(Records supplied)

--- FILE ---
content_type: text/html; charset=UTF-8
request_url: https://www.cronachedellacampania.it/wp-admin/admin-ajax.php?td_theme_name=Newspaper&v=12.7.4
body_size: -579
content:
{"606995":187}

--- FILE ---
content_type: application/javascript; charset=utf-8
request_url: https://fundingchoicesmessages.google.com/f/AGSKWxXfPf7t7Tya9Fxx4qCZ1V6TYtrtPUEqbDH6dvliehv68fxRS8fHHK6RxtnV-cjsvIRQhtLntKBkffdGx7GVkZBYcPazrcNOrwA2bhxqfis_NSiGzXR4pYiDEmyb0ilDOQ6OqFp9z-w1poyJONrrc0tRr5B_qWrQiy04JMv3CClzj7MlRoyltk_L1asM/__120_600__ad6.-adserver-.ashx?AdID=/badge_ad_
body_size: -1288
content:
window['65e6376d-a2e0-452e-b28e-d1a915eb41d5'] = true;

(End Records supplied)

__Required action__
Your answer must be the full set of entries, copied exactly.

__Exercise solution__
--- FILE ---
content_type: text/html; charset=UTF-8
request_url: https://www.cronachedellacampania.it/wp-admin/admin-ajax.php?td_theme_name=Newspaper&v=12.7.4
body_size: -579
content:
{"606995":187}

--- FILE ---
content_type: application/javascript; charset=utf-8
request_url: https://fundingchoicesmessages.google.com/f/AGSKWxXfPf7t7Tya9Fxx4qCZ1V6TYtrtPUEqbDH6dvliehv68fxRS8fHHK6RxtnV-cjsvIRQhtLntKBkffdGx7GVkZBYcPazrcNOrwA2bhxqfis_NSiGzXR4pYiDEmyb0ilDOQ6OqFp9z-w1poyJONrrc0tRr5B_qWrQiy04JMv3CClzj7MlRoyltk_L1asM/__120_600__ad6.-adserver-.ashx?AdID=/badge_ad_
body_size: -1288
content:
window['65e6376d-a2e0-452e-b28e-d1a915eb41d5'] = true;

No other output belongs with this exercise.